- _Request_: Reproduce all the entries exactly.

Begin Data

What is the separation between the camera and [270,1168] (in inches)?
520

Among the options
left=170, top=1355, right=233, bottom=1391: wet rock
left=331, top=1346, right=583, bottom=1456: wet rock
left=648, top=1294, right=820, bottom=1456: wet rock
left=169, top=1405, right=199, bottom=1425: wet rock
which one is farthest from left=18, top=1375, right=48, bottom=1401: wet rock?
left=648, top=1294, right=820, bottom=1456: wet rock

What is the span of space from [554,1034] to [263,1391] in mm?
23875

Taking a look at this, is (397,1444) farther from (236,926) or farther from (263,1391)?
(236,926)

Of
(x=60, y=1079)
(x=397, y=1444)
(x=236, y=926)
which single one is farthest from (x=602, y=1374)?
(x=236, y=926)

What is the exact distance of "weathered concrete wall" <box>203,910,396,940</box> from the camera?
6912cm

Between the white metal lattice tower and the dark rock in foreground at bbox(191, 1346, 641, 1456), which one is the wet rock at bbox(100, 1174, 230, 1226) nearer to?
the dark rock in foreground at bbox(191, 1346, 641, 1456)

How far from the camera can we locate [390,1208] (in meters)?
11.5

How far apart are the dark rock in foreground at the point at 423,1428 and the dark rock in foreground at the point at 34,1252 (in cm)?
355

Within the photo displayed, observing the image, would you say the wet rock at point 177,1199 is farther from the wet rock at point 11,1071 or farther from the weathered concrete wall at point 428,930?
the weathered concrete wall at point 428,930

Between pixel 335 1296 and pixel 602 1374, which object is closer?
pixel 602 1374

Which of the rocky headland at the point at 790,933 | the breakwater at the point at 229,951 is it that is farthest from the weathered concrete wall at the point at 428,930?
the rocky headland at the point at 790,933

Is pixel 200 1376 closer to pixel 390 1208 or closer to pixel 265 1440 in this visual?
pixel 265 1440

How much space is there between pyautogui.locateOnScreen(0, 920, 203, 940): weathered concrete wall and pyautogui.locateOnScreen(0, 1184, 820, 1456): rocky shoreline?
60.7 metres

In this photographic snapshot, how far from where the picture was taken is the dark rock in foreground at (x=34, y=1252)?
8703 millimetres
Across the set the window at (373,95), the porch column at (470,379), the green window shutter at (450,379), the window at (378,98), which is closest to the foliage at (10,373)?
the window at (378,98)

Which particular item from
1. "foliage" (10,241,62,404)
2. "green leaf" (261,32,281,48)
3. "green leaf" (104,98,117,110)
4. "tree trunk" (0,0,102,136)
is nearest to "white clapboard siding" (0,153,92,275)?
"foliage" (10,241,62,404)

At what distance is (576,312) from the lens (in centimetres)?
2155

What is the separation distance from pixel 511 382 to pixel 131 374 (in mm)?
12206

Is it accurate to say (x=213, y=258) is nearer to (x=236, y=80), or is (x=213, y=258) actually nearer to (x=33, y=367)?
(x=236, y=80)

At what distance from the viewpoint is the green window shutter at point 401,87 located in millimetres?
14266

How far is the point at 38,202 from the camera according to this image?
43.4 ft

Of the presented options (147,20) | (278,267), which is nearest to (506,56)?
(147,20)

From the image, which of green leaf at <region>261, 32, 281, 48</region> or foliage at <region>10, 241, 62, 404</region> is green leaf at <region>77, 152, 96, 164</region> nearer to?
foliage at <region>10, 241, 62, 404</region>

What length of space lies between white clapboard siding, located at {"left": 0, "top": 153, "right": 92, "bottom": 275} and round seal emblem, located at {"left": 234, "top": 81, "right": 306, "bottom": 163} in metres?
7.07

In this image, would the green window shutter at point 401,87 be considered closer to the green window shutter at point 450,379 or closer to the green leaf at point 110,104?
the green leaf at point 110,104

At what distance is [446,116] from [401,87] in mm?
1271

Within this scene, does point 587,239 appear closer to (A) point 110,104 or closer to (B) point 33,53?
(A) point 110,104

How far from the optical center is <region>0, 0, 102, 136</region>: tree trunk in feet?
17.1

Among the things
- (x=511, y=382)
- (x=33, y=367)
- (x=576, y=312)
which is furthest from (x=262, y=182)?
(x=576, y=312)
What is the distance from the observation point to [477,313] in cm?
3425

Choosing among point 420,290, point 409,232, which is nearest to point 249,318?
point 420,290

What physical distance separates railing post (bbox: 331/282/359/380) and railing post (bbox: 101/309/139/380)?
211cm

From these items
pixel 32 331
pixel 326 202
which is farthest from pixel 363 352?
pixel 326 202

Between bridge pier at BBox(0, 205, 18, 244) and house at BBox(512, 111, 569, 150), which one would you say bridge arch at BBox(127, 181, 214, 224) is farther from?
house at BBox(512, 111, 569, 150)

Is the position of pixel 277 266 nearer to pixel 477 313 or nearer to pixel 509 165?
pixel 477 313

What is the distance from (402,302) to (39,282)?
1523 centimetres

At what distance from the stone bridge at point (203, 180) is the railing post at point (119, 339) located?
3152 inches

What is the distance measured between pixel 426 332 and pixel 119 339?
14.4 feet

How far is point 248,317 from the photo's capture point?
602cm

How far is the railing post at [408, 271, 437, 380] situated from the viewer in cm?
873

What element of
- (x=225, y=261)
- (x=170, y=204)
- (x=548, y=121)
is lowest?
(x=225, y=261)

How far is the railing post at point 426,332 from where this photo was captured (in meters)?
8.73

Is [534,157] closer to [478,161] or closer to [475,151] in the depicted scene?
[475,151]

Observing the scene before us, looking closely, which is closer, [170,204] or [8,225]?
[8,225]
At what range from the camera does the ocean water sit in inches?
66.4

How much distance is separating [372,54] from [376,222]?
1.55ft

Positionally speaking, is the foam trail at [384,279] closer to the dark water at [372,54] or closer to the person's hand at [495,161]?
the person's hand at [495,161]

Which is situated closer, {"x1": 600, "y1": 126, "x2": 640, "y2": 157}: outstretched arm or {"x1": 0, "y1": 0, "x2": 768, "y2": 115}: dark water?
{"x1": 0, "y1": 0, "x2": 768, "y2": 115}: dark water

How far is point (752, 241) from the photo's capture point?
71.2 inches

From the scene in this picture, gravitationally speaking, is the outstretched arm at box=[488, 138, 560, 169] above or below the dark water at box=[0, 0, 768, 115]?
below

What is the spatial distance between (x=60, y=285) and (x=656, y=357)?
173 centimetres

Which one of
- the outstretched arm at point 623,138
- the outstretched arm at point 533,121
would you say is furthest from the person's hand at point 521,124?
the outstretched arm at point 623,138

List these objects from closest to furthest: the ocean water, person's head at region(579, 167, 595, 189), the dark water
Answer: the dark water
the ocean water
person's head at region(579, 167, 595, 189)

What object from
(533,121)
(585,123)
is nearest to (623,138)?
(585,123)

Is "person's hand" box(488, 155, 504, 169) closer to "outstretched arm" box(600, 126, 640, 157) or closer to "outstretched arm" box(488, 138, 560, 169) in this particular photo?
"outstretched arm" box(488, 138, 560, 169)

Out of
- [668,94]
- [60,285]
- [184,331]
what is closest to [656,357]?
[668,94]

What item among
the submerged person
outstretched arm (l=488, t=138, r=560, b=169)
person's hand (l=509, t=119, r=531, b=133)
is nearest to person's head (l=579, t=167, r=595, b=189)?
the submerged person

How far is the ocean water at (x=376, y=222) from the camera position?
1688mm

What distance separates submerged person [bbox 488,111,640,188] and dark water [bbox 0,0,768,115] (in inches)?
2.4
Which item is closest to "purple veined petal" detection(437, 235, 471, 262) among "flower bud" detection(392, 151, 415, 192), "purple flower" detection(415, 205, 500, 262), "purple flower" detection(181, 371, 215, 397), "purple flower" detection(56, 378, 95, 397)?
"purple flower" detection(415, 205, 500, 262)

End Data

- _Solution to this problem_:
What is the separation between the camera and [270,1168] (in inches)?
520

Among the options
left=170, top=1355, right=233, bottom=1391: wet rock
left=331, top=1346, right=583, bottom=1456: wet rock
left=648, top=1294, right=820, bottom=1456: wet rock
left=169, top=1405, right=199, bottom=1425: wet rock
which one is farthest from left=18, top=1375, right=48, bottom=1401: wet rock?
left=648, top=1294, right=820, bottom=1456: wet rock

What is the span of space from [554,1034] to [263,1391] in mm?
23875

Taking a look at this, is (397,1444) farther from (236,926) or farther from (263,1391)?
(236,926)

Of
(x=60, y=1079)
(x=397, y=1444)
(x=236, y=926)
which single one is farthest from (x=602, y=1374)?
(x=236, y=926)

What is the exact distance of "weathered concrete wall" <box>203,910,396,940</box> from the camera?
6912cm

Between the white metal lattice tower and the dark rock in foreground at bbox(191, 1346, 641, 1456), which one is the wet rock at bbox(100, 1174, 230, 1226) nearer to?
the dark rock in foreground at bbox(191, 1346, 641, 1456)

How far from the camera can we locate [390,1208] (in meters)?
11.5

How far apart are the dark rock in foreground at the point at 423,1428 and the dark rock in foreground at the point at 34,1252 (in cm)?
355

Within the photo displayed, observing the image, would you say the wet rock at point 177,1199 is farther from the wet rock at point 11,1071 or farther from the weathered concrete wall at point 428,930?
the weathered concrete wall at point 428,930

Between pixel 335 1296 and pixel 602 1374, which object is closer?
pixel 602 1374

Which of the rocky headland at the point at 790,933 | the breakwater at the point at 229,951 is it that is farthest from the weathered concrete wall at the point at 428,930?
the rocky headland at the point at 790,933

Is pixel 200 1376 closer to pixel 390 1208 or closer to pixel 265 1440 in this visual?
pixel 265 1440

How much space is there between pyautogui.locateOnScreen(0, 920, 203, 940): weathered concrete wall and pyautogui.locateOnScreen(0, 1184, 820, 1456): rocky shoreline?
60.7 metres

In this photographic snapshot, how far from where the picture was taken is the dark rock in foreground at (x=34, y=1252)?
8703 millimetres
Across the set the window at (373,95), the porch column at (470,379), the green window shutter at (450,379), the window at (378,98), which is closest to the foliage at (10,373)?
the window at (378,98)

Which particular item from
1. "foliage" (10,241,62,404)
2. "green leaf" (261,32,281,48)
3. "green leaf" (104,98,117,110)
4. "tree trunk" (0,0,102,136)
is nearest to "white clapboard siding" (0,153,92,275)?
"foliage" (10,241,62,404)

At what distance is (576,312) from the lens (in centimetres)?
2155

What is the separation distance from pixel 511 382 to pixel 131 374 (in mm)?
12206

Is it accurate to say (x=213, y=258) is nearer to (x=236, y=80), or is (x=213, y=258) actually nearer to (x=33, y=367)?
(x=236, y=80)

At what distance from the viewpoint is the green window shutter at point 401,87 located in millimetres?
14266

How far is the point at 38,202 from the camera according to this image?
43.4 ft

Of the presented options (147,20) | (278,267), which is nearest to (506,56)?
(147,20)

From the image, which of green leaf at <region>261, 32, 281, 48</region> or foliage at <region>10, 241, 62, 404</region> is green leaf at <region>77, 152, 96, 164</region> nearer to?
foliage at <region>10, 241, 62, 404</region>

What length of space lies between white clapboard siding, located at {"left": 0, "top": 153, "right": 92, "bottom": 275} and round seal emblem, located at {"left": 234, "top": 81, "right": 306, "bottom": 163} in metres?
7.07

In this image, would the green window shutter at point 401,87 be considered closer to the green window shutter at point 450,379 or closer to the green leaf at point 110,104?
the green leaf at point 110,104

At what distance is [446,116] from [401,87] in mm?
1271

Within this scene, does point 587,239 appear closer to (A) point 110,104 or closer to (B) point 33,53?
(A) point 110,104

How far from the optical center is <region>0, 0, 102, 136</region>: tree trunk in feet?
17.1

Among the things
- (x=511, y=382)
- (x=33, y=367)
- (x=576, y=312)
which is furthest from (x=262, y=182)?
(x=576, y=312)
What is the distance from the observation point to [477,313] in cm?
3425

Choosing among point 420,290, point 409,232, which is nearest to point 249,318?
point 420,290

What physical distance separates railing post (bbox: 331/282/359/380) and railing post (bbox: 101/309/139/380)?
211cm

From these items
pixel 32 331
pixel 326 202
which is farthest from pixel 363 352?
pixel 326 202

Between bridge pier at BBox(0, 205, 18, 244) and house at BBox(512, 111, 569, 150), which one would you say bridge arch at BBox(127, 181, 214, 224) is farther from?
house at BBox(512, 111, 569, 150)

Is the position of pixel 277 266 nearer to pixel 477 313 or nearer to pixel 509 165?
pixel 477 313

What is the distance from (402,302) to (39,282)?
1523 centimetres

At what distance from the stone bridge at point (203, 180) is the railing post at point (119, 339) located?
3152 inches

What is the distance measured between pixel 426 332 and pixel 119 339?
14.4 feet

How far is point 248,317 from the photo's capture point?
602cm

How far is the railing post at [408, 271, 437, 380] situated from the viewer in cm?
873

What element of
- (x=225, y=261)
- (x=170, y=204)
- (x=548, y=121)
is lowest?
(x=225, y=261)

How far is the railing post at point 426,332 from where this photo was captured (in meters)?
8.73

Is [534,157] closer to [478,161] or closer to [475,151] in the depicted scene?
[475,151]

Observing the scene before us, looking closely, which is closer, [170,204] or [8,225]?
[8,225]
At what range from the camera does the ocean water sit in inches?
66.4

How much distance is separating [372,54] from [376,222]?
1.55ft

Positionally speaking, is the foam trail at [384,279] closer to the dark water at [372,54] or closer to the person's hand at [495,161]?
the person's hand at [495,161]

Which is situated closer, {"x1": 600, "y1": 126, "x2": 640, "y2": 157}: outstretched arm or {"x1": 0, "y1": 0, "x2": 768, "y2": 115}: dark water?
{"x1": 0, "y1": 0, "x2": 768, "y2": 115}: dark water

How far is point (752, 241) from the photo's capture point?
71.2 inches

From the scene in this picture, gravitationally speaking, is the outstretched arm at box=[488, 138, 560, 169] above or below the dark water at box=[0, 0, 768, 115]?
below

What is the spatial distance between (x=60, y=285) and (x=656, y=357)?
173 centimetres

Which one of
- the outstretched arm at point 623,138
- the outstretched arm at point 533,121
would you say is furthest from the person's hand at point 521,124?
the outstretched arm at point 623,138

List these objects from closest to furthest: the ocean water, person's head at region(579, 167, 595, 189), the dark water
Answer: the dark water
the ocean water
person's head at region(579, 167, 595, 189)

What object from
(533,121)
(585,123)
is nearest to (623,138)?
(585,123)

Is "person's hand" box(488, 155, 504, 169) closer to "outstretched arm" box(600, 126, 640, 157) or closer to "outstretched arm" box(488, 138, 560, 169) in this particular photo?
"outstretched arm" box(488, 138, 560, 169)

Out of
- [668,94]
- [60,285]
- [184,331]
what is closest to [656,357]?
[668,94]

What item among
the submerged person
outstretched arm (l=488, t=138, r=560, b=169)
person's hand (l=509, t=119, r=531, b=133)
is nearest to person's head (l=579, t=167, r=595, b=189)?
the submerged person

How far is the ocean water at (x=376, y=222) from the camera position?
1688mm

What distance separates submerged person [bbox 488,111,640,188] and dark water [bbox 0,0,768,115] (in inches)?
2.4
Which item is closest to "purple veined petal" detection(437, 235, 471, 262) among "flower bud" detection(392, 151, 415, 192), "purple flower" detection(415, 205, 500, 262), "purple flower" detection(181, 371, 215, 397), "purple flower" detection(56, 378, 95, 397)?
"purple flower" detection(415, 205, 500, 262)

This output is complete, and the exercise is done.